### SELECTED PASSAGE

# heavy duty crkt knife



## antec20 (Dec 5, 2006)

check out this heavy duty crkt knife:
http://www.agrussell.com/knives/by_...r_knife_and_tool/crkt_m21_special_forces.html

just got one. it's very tough and durable and none of that non-metal handle crap.


----------



## bydand (Dec 5, 2006)

Nice looking folder.  I might have to buy one.


----------



## antec20 (Dec 5, 2006)

another nice thing about the knife is the autoLawks feature. when deployed the locking mechanism automaticaly engages.


----------



## tshadowchaser (Dec 5, 2006)

it is out of my namal price range (im cheap) but I like it and may ask for one for christmas or my birthday


----------



## Brian R. VanCise (Dec 5, 2006)

antec20 said:


> another nice thing about the knife is the autoLawks feature. when deployed the locking mechanism automaticaly engages.


 
Yes I am a fan of the autolawks feature.  Definately a step up in a folding knife.


----------



## whitedragon_48 (Dec 6, 2006)

I have an older model M21 that I carry at work. It a good knife for the $.


----------



## KenpoTex (Dec 6, 2006)

I saw one of these when they first came out and really liked the design.  The only thing I'm not crazy about is the 1/2 serrated blade


----------



## masherdong (Dec 23, 2006)

I dont like the handle.


----------

### PROBLEMS AND TASKS
(a) From the knife thread, extract the passage starting with "check out this" and going on through "to buy one.".
(b) Decide whether each statement agrees with the knife thread: (i) the first poster describes the knife as having a non-metal handle; (ii) KenpoTex dislikes the half-serrated blade; (iii) whitedragon_48 carries an older M21 at work. Answer each with yes or no and quote the deciding words from the thread.

### DATASET EXTRACT
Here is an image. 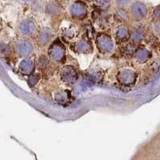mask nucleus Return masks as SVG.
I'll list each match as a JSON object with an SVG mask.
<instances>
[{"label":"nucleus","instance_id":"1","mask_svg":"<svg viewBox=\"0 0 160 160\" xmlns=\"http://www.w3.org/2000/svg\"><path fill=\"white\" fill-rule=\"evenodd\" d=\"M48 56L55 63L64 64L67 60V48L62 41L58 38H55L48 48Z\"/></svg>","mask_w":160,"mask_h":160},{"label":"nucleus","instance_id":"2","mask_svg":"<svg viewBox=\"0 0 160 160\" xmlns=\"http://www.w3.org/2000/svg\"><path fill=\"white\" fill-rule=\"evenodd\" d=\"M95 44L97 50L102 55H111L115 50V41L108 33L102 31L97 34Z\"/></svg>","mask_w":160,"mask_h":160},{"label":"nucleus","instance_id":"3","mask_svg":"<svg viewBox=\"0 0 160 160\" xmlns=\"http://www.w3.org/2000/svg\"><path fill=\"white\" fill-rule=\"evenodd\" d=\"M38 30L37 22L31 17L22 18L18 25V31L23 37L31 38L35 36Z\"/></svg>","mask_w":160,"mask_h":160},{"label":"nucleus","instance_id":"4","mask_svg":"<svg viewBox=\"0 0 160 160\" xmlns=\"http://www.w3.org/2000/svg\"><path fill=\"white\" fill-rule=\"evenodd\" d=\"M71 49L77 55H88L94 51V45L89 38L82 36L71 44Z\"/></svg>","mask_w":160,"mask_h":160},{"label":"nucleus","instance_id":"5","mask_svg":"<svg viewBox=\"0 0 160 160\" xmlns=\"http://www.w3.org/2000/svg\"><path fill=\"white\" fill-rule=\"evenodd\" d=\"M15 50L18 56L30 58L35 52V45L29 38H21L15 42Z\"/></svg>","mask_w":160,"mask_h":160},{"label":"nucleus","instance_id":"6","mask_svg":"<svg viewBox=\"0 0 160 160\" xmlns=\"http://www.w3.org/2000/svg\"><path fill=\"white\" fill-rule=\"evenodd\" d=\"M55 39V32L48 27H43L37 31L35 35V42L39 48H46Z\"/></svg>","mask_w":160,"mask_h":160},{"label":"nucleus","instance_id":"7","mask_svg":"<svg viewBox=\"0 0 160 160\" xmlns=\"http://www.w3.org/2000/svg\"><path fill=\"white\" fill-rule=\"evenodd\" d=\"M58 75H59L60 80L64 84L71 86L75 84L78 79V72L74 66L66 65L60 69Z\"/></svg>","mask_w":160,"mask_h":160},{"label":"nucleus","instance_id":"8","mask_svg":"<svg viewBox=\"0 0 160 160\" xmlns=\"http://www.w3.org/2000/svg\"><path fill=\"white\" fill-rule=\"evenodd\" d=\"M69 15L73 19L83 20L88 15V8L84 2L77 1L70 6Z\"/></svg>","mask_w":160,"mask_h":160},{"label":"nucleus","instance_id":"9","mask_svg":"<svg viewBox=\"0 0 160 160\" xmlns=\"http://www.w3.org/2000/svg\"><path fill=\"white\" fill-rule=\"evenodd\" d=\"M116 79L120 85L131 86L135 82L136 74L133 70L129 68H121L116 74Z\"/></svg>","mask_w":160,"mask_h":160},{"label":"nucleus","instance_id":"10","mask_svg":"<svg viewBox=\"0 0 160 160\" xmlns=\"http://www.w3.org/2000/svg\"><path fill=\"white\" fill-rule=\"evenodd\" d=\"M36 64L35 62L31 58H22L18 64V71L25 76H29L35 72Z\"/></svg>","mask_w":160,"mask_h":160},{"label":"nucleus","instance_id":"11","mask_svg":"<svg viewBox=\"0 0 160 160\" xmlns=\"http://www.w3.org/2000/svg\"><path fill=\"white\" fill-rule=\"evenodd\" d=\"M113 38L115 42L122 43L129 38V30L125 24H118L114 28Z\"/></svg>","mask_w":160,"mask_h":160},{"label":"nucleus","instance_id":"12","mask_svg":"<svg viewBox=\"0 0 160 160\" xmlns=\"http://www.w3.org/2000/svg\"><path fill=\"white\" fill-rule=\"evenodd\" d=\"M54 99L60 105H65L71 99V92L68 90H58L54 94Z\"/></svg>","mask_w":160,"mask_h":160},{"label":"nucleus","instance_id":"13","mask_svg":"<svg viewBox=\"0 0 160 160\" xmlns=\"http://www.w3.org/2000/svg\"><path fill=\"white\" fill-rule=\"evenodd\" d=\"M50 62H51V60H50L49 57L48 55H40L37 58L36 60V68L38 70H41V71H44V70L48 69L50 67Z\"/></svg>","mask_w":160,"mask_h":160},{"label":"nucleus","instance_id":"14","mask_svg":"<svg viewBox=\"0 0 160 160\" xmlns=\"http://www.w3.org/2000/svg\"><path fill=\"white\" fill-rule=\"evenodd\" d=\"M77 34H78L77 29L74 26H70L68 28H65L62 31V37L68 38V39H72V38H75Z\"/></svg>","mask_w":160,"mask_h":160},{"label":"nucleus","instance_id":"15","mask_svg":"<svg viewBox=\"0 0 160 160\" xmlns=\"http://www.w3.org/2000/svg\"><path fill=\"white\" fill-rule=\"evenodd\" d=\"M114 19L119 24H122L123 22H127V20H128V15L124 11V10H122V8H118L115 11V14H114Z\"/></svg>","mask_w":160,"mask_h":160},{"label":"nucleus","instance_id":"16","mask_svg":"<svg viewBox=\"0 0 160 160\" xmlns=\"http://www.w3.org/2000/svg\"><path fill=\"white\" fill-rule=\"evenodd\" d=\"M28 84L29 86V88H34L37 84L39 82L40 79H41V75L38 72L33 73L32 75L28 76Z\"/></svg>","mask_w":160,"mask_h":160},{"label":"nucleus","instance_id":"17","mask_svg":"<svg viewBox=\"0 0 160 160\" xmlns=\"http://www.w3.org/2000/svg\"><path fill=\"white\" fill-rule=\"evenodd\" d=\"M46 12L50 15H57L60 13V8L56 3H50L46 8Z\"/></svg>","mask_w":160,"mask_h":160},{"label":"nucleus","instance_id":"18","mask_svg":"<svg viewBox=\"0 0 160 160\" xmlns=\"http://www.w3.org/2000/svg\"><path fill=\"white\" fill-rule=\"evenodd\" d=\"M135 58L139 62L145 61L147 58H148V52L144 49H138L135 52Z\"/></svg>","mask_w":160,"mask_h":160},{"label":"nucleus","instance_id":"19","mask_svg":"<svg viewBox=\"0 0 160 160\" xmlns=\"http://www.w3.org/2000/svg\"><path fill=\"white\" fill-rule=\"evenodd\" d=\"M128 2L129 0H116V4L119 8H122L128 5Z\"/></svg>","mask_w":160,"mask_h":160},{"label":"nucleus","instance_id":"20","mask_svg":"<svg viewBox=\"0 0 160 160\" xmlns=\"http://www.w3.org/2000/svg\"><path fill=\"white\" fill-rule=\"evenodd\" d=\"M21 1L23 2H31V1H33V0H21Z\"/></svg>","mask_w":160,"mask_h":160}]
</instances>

...

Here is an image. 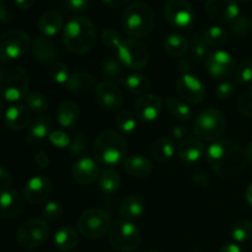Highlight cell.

### FULL SOLUTIONS
(a)
check out this heavy duty crkt knife:
http://www.agrussell.com/knives/by_...r_knife_and_tool/crkt_m21_special_forces.html

just got one. it's very tough and durable and none of that non-metal handle crap.


----------



## bydand (Dec 5, 2006)

Nice looking folder.  I might have to buy one.

(b)
(i) No: "it's very tough and durable and none of that non-metal handle crap."
(ii) Yes: "The only thing I'm not crazy about is the 1/2 serrated blade"
(iii) Yes: "I have an older model M21 that I carry at work."